» **Aim of the exercise**:
Rewrite all of the material below as a numbered list, one line per item, with blank lines dropped. Leave the pictures out of your answer.

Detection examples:
+++

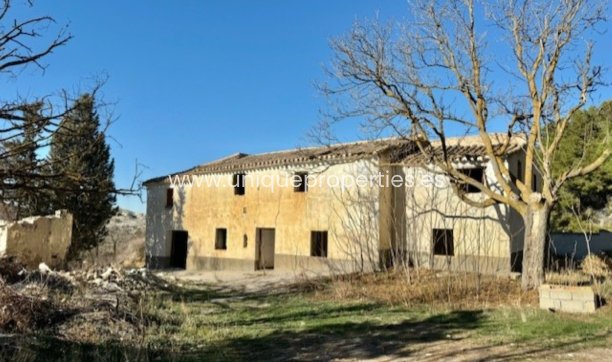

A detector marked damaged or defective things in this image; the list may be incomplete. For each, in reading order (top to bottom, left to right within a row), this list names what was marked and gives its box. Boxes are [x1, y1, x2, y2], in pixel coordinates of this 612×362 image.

broken window [454, 168, 482, 194]
broken window [308, 232, 328, 258]
broken window [430, 228, 454, 256]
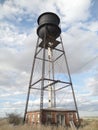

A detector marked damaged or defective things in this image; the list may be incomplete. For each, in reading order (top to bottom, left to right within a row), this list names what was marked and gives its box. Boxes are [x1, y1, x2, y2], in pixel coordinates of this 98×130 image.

rusty metal tank [37, 12, 60, 39]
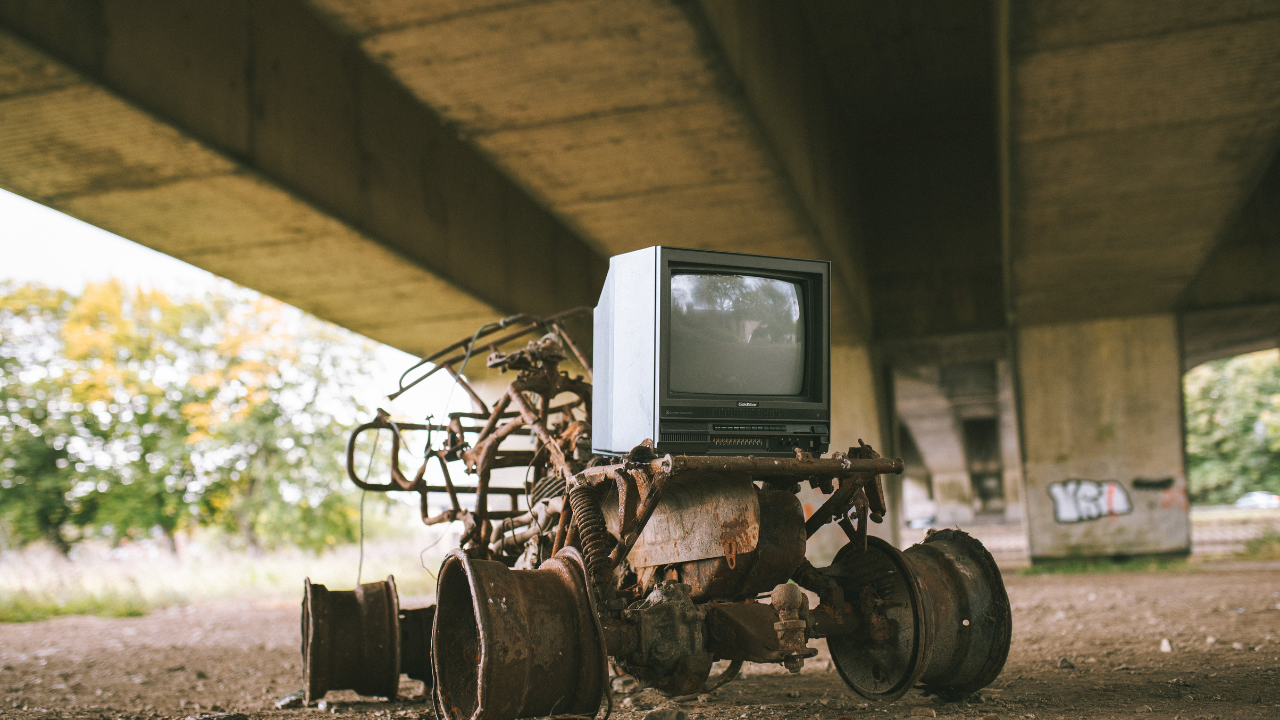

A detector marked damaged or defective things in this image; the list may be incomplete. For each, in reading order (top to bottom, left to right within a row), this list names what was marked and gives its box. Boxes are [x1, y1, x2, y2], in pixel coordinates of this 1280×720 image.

rusted vehicle chassis [299, 310, 1008, 717]
rusty muffler [300, 576, 396, 702]
rusty muffler [432, 545, 606, 712]
rusty exhaust pipe [432, 545, 606, 712]
rusty muffler [819, 525, 1008, 696]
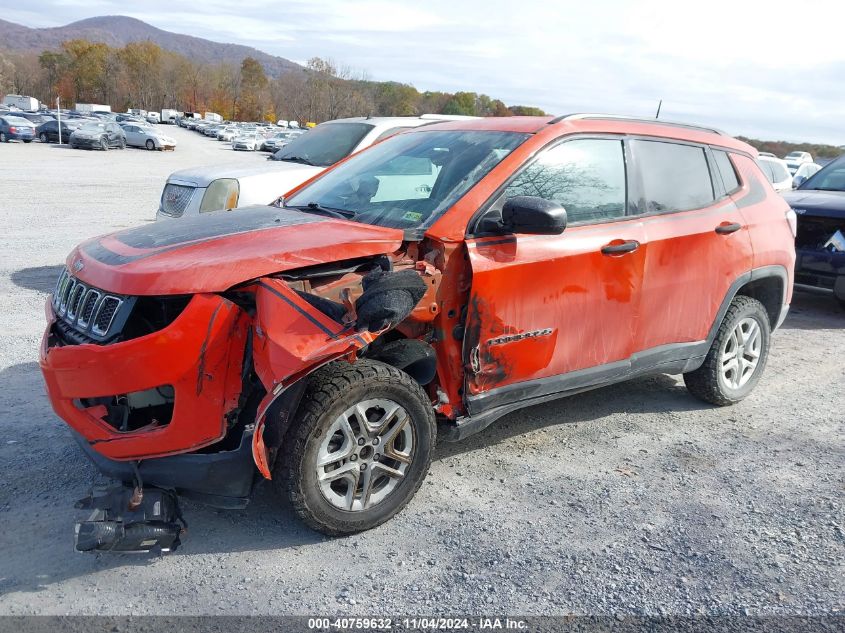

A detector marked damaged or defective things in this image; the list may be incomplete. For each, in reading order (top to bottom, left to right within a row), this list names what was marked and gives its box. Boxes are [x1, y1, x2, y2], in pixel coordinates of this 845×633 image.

crumpled hood [67, 206, 404, 298]
damaged front end [40, 244, 448, 552]
front fender damage [247, 270, 426, 476]
dented front door [462, 217, 648, 404]
crumpled hood [780, 190, 844, 220]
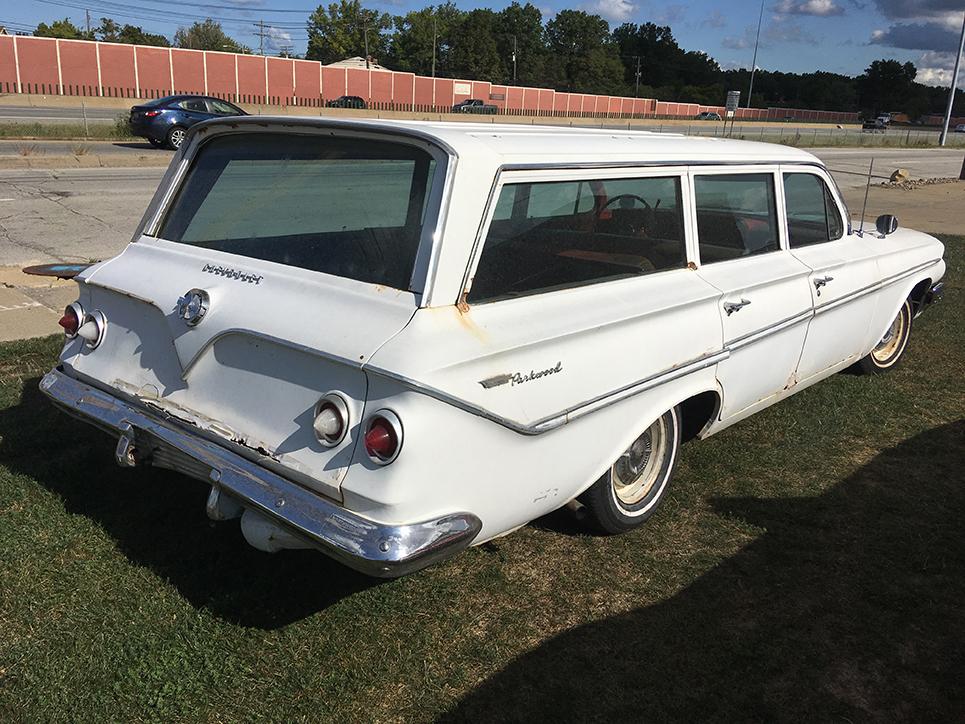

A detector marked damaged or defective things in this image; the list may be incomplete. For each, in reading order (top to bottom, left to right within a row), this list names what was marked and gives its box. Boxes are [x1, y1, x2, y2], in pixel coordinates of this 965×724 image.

dent in bumper [38, 368, 482, 576]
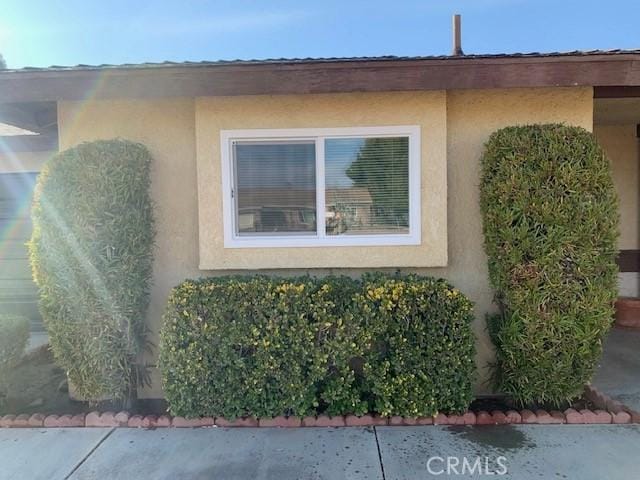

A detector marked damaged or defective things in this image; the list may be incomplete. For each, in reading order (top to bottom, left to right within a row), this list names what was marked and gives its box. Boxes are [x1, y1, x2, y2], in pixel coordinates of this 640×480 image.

sidewalk crack [63, 428, 115, 480]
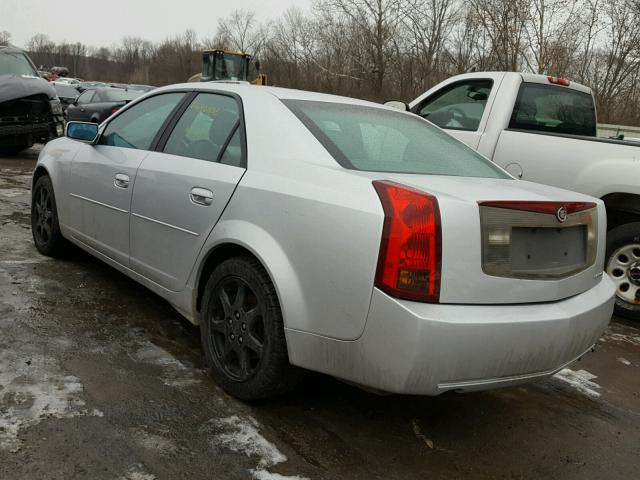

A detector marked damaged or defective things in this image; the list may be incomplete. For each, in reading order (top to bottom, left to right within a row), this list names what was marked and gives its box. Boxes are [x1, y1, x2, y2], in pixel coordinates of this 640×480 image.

damaged car [0, 45, 64, 152]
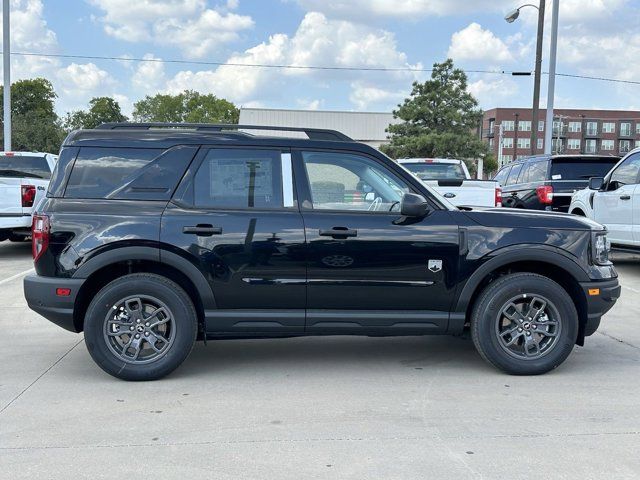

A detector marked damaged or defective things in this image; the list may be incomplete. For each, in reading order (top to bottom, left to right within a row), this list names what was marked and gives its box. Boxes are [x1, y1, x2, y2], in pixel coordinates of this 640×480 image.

pavement crack [0, 338, 84, 416]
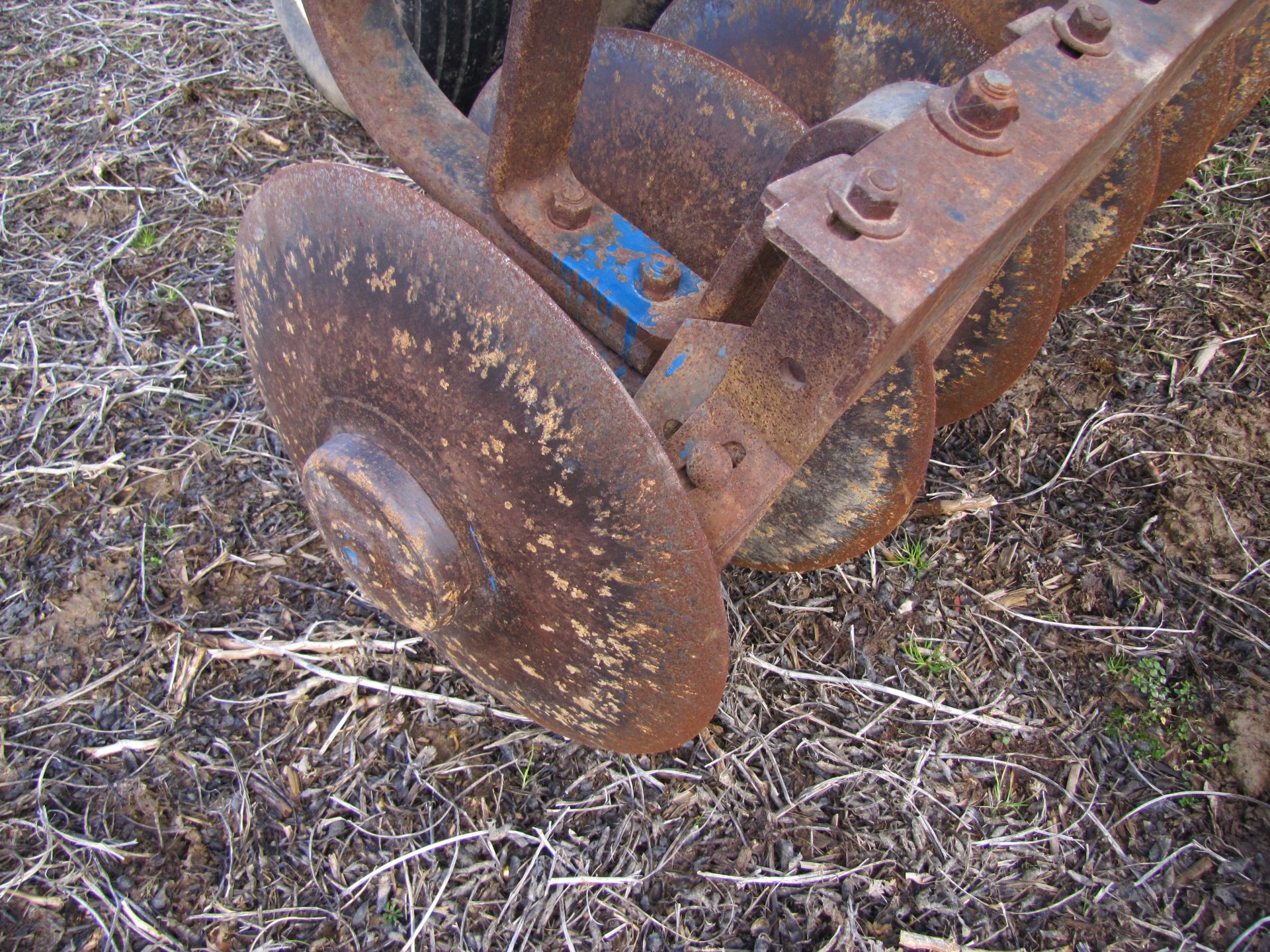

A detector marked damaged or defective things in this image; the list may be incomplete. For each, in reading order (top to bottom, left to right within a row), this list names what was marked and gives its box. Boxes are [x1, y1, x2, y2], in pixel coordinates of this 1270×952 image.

rusty disc blade [651, 0, 990, 123]
rusty disc blade [926, 212, 1069, 428]
rusty disc blade [1053, 114, 1159, 311]
rusty disc blade [235, 164, 725, 751]
rusty disc blade [736, 341, 931, 569]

+++

» **Correct answer**:
1. A detector marked damaged or defective things in this image; the list may be incomplete. For each, in reading order (top to bottom, left to right within a row), this list names what was marked and gives its box. Boxes are [x1, y1, x2, y2], in pixel coordinates of this 612×362 image.
2. broken window [454, 168, 482, 194]
3. broken window [308, 232, 328, 258]
4. broken window [430, 228, 454, 256]
5. A detector marked damaged or defective things in this image; the list may be incomplete. For each, in reading order (top to bottom, left to right within a row), this list names what was marked and gives its box. Boxes are [x1, y1, x2, y2], in pixel coordinates of this 98×130 image.
6. rusty metal tank [37, 12, 60, 39]
7. A detector marked damaged or defective things in this image; the list may be incomplete. For each, in reading order (top to bottom, left to right within a row), this list names what was marked and gives its box. Boxes are [x1, y1, x2, y2], in pixel coordinates of this 1280×720 image.
8. rusted vehicle chassis [299, 310, 1008, 717]
9. rusty muffler [300, 576, 396, 702]
10. rusty muffler [432, 545, 606, 712]
11. rusty exhaust pipe [432, 545, 606, 712]
12. rusty muffler [819, 525, 1008, 696]
13. A detector marked damaged or defective things in this image; the list may be incomplete. For each, in reading order (top to bottom, left to right within a row), this list names what was marked and gives its box. Boxes are [x1, y1, x2, y2], in pixel coordinates of this 845×633 image.
14. crumpled hood [67, 206, 404, 298]
15. damaged front end [40, 244, 448, 552]
16. front fender damage [247, 270, 426, 476]
17. dented front door [462, 217, 648, 404]
18. crumpled hood [780, 190, 844, 220]
19. A detector marked damaged or defective things in this image; the list may be incomplete. For each, in reading order (top to bottom, left to right within a row), this list names what was marked and gives its box. Boxes are [x1, y1, x2, y2], in pixel coordinates of this 965×724 image.
20. dent in bumper [38, 368, 482, 576]
21. A detector marked damaged or defective things in this image; the list may be incomplete. For each, in reading order (top to bottom, left to right within a row), this list names what was marked and gives its box. Boxes are [x1, y1, x2, y2], in pixel coordinates of this 640×480 image.
22. sidewalk crack [63, 428, 115, 480]
23. A detector marked damaged or defective things in this image; the list may be incomplete. For each, in reading order (top to bottom, left to right within a row), this list names what was marked and gives its box. Boxes are [x1, y1, x2, y2], in pixel coordinates of this 640×480 image.
24. damaged car [0, 45, 64, 152]
25. A detector marked damaged or defective things in this image; the list may be incomplete. For each, in reading order (top to bottom, left to right within a row), this list names what was marked and gives its box. Boxes are [x1, y1, x2, y2], in pixel coordinates of this 640×480 image.
26. pavement crack [0, 338, 84, 416]
27. A detector marked damaged or defective things in this image; the list may be incomplete. For each, in reading order (top to bottom, left to right within a row), this list names what was marked and gives its box. Boxes are [x1, y1, x2, y2], in pixel coordinates of this 1270×952 image.
28. rusty disc blade [651, 0, 990, 123]
29. rusty disc blade [926, 212, 1069, 428]
30. rusty disc blade [1053, 114, 1159, 311]
31. rusty disc blade [235, 164, 725, 751]
32. rusty disc blade [736, 341, 931, 569]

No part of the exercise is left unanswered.